Moguer lleva al Rocío casi 3000 peregrinos
Apenas unas horas después de
recibir el reconocimiento y homenaje de su pueblo con la solemne entrega a la
hermandad de la Medalla de Oro de Moguer, la filial que preside Manolo Morales
ha iniciado su camino al encuentro con la Blanca Paloma como viene haciendo
cada primavera desde hace ya casi cuatro siglos.
La espectacular comitiva
moguereña está formada este año por más de 3.000 peregrinos a pie, casi un
millar de caballistas a lomos de sus monturas perfectamente enjaezadas, 35
carros a la larga con sus tiros de animales cuidados al máximo, otro número
similar de remolques de tractores, y varias decenas de otro tipo de vehículos
tanto de tracción animal como mecánica, lo que convierte sin duda a la
hermandad de Moguer en una de las que mayor número de romeros desplaza hasta El
Rocío, entre ellos también los de la hermandad de Barajas de la que es madrina
la filial moguereña.
En su recorrido por un Moguer
echado a la calle para despedir a su gran familia rociera el Simpecado,
luciendo el mayor reconocimiento institucional que otorgan el Ayuntamiento y el
pueblo de Moguer, ha recibido a su paso infinidad de vivas, piropos, oraciones
y cánticos a la Blanca Paloma y a la centenaria hermandad moguereña.
Sobre el carretón de plata tirado
por la magnífica yunta de bueyes de la familia Cascarilla que, gracias a su
excepcional doma, son capaces de arrodillarse ofreciendo una de las estampas
más singulares de la peregrinación moguereña, el Simpecado ha estado arropado
en todo momento por la devoción y el cariño de los romeros.
El profundo sentimiento rociero
de los moguereños se ha desbordado en lugares especialmente significativos del
recorrido como la sede de las Hermanas de la Cruz o el propio edificio del
ayuntamiento, donde el alcalde Gustavo Cuéllar, que peregrina al Rocío como un
romero más, colocó emocionado un ramo de flores a los pies del Simpecado.
Con el rostro iluminado de
alegría y con la responsabilidad de representar al pueblo de Moguer en esta
gran romería, también los mayordomos de este año, la familia Cruzado González,
ha vivido con especial intensidad la despedida de la filial moguereña que surca
ya las arenas del centenario camino de Moguer al encuentro con la Blanca
Paloma, tras rendir homenaje a la Virgen de Montemayor a su paso por la ermita
de la Patrona moguereña.
Tras la parada para el almuerzo
junto a la peana de la Virgen del Rocío en El Milanillo, la Hermandad del Rocío
de Moguer reemprenderá su peregrinación llegando al paraje de Pino Gordo a la
caída de la tarde, para vivir una emocionante noche de alegría y convivencia en
torno a la devoción que la ciudad del Tinto profesa a la patrona de Almonte.
Ya mañana viernes, tras la misa
del alba, los rocieros moguereños se pondrán de nuevo en marcha haciendo su
entrada en El Rocío por la Calle Moguer, en el popular barrio de las gallinas,
sobre las 15 horas.
A partir de entonces la
casa-hermandad de la filial moguereña ubicada a escasos metros de la ermita de
la Virgen, se convertirá en un hervidero de devoción y sentimiento rociero, con
la familia Cruzado González agasajando a los peregrinos de una localidad que
lleva casi cuatro siglos acudiendo puntualmente a la romería, y que espera ya
con ansia el momento de su presentación ante la Blanca Paloma prevista en torno
a las 12,30 h. y, sobre todo, la llegada de la Virgen a la puerta de su casa
momentos antes de regresar a su ermita tras la multitudinaria procesión por la
aldea en la mágica mañana del lunes de Pentecostés.
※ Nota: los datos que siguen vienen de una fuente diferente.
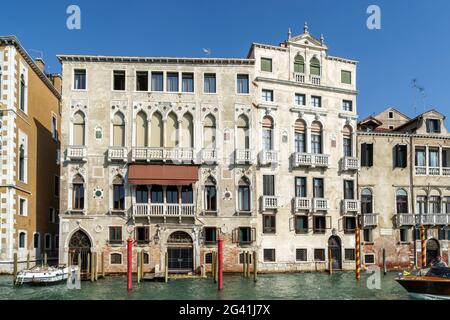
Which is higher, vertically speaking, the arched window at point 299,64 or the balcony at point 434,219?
A: the arched window at point 299,64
Apoyo del Ayuntamiento a la
filial
El Ayuntamiento de Moguer se
vuelca un año más con su familia rociera y pone en marcha un completo
dispositivo de infraestructura y apoyo que hace posible a los miles de
peregrinos disfrutar de un camino más cómodo y seguro.
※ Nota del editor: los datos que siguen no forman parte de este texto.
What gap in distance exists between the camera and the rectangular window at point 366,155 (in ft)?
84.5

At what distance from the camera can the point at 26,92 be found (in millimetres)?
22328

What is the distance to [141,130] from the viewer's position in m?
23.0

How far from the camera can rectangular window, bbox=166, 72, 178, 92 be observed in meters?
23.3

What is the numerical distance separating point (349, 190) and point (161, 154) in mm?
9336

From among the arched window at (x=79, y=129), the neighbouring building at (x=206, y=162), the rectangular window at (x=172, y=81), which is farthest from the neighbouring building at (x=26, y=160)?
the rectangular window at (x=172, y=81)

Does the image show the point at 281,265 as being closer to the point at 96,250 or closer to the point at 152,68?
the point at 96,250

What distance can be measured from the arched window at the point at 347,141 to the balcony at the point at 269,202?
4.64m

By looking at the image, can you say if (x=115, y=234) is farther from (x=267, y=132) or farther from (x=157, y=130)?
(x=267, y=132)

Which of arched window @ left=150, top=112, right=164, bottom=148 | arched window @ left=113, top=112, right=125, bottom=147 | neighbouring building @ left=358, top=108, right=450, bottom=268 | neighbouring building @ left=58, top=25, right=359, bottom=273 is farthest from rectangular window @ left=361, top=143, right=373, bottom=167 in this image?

Así, en el paraje de Pino Gordo
donde pernocta la hermandad, se instalan por operarios municipales no sólo
decenas de casetas con sus toldos para los romeros, sino también un módulo para
el servicio médico, así como otro para aseos químicos. Además, igual que en el
Milanillo, lugar de la parada del almuerzo en la jornada de hoy, se han
colocado tanto abrevaderos para las bestias con su correspondiente aporte de
agua como contenedores de basura.
A nivel de seguridad, junto a la labor
de la Policía Local, destaca el trabajo de la agrupación de voluntarios de
Protección Civil, que presta durante todo el camino a la comitiva rociera apoyo
sanitario con un vehículo medicalizado, servicio de comunicación y trasporte
para posibles emergencias que pudieran producirse.